→ **Compito proposto A**:
Secondo il brano proposto, in quale caso resta esclusa la responsabilità risarcitoria?
→ **Compito proposto B**:
Indica se ciascuna affermazione concorda con il brano proposto, rispondendo sì o no e citando le parole decisive del testo: (i) i destinatari della norma sono identificati in modo esplicito; (ii) la responsabilità risarcitoria vale anche per comportamenti tenuti per negligenza; (iii) la tutela risarcitoria spetta anche a chi risulti direttamente danneggiato dal comportamento inadempiente.
→ **Compito proposto C**:
Copia senza modifiche il tratto del brano proposto che va da "Numerosi sono gli" fino a "rilevato comportamento inadempiente." compreso.

→ **Brano proposto**:

Numerosi sono gli spunti di riflessione che propone l’esame della recente disposizione legislativa.
Una prima doverosa annotazione riguarda i destinatari della norma che non sono identificati in modo esplicito. Sul punto si deve ritenere che l’approntata tutela risarcitoria è disposta sia a favore dei soggetti espressamente contemplati negli atti del procedimento amministrativo avviato ma non concluso, sia di quegli altri che risultino direttamente danneggiati dal rilevato comportamento inadempiente.
Un’ulteriore considerazione merita la previsione dell’art. 2 bis nella parte in cui si è qualificato come risarcibile il danno derivante da dolo o colpa. Al riguardo va sottolineato come la responsabilità risarcitoria è prevista per comportamenti omissivi o ritardatari tenuti senza giustificazione dal dirigente procedente sia intenzionalmente (a titolo di dolo) sia per negligenza ed imperizia (a titolo di colpa), rimanendo esclusa soltanto la responsabilità nel caso di errore scusabile di fatto o di diritto.[16]
Ampiamente discussa è anche l’individuazione del tipo di responsabilità amministrativa al quale è ascrivibile la responsabilità per danno da ritardo o da omessa emanazione di atto amministrativo nei termini prescritti.

→ **Estratto dati**:

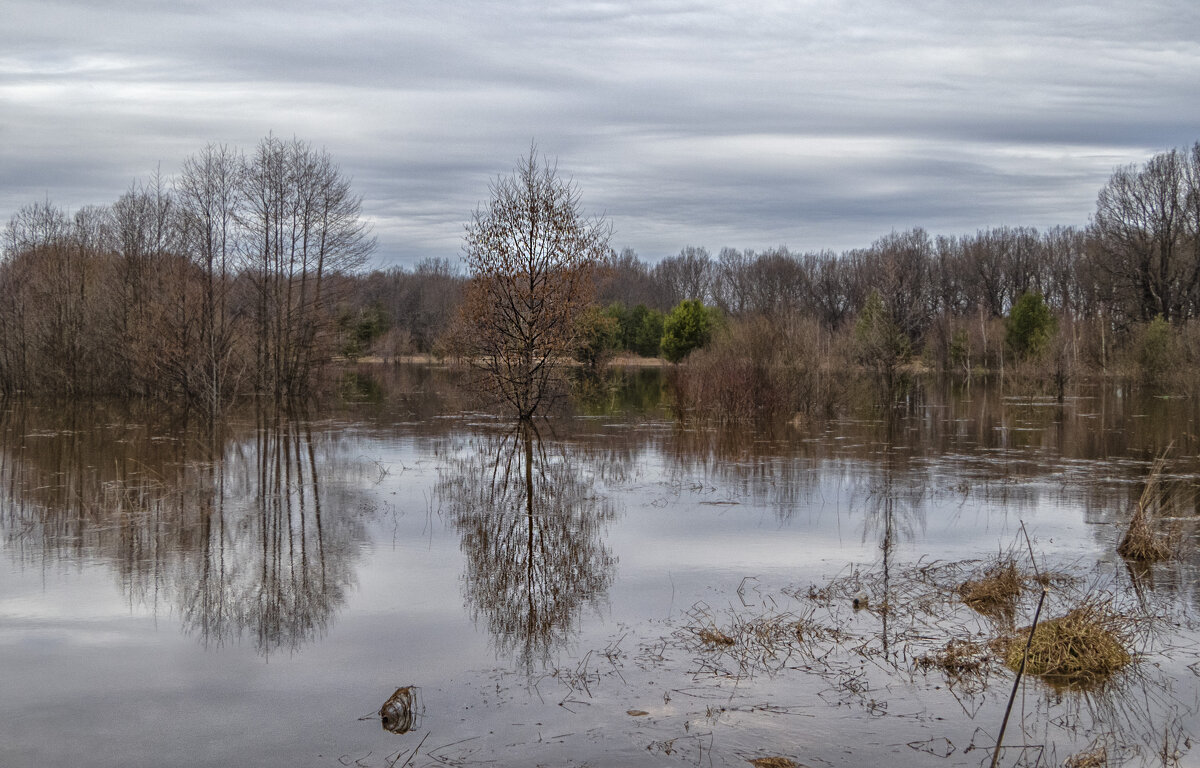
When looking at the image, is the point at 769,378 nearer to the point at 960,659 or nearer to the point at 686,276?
the point at 960,659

→ **Esito esercizio A**:
Nel caso di errore scusabile di fatto o di diritto.

→ **Esito esercizio B**:
(i) No: «i destinatari della norma che non sono identificati in modo esplicito».
(ii) Sì: «sia per negligenza ed imperizia (a titolo di colpa)».
(iii) Sì: «sia di quegli altri che risultino direttamente danneggiati dal rilevato comportamento inadempiente».

→ **Esito esercizio C**:
Numerosi sono gli spunti di riflessione che propone l’esame della recente disposizione legislativa.
Una prima doverosa annotazione riguarda i destinatari della norma che non sono identificati in modo esplicito. Sul punto si deve ritenere che l’approntata tutela risarcitoria è disposta sia a favore dei soggetti espressamente contemplati negli atti del procedimento amministrativo avviato ma non concluso, sia di quegli altri che risultino direttamente danneggiati dal rilevato comportamento inadempiente.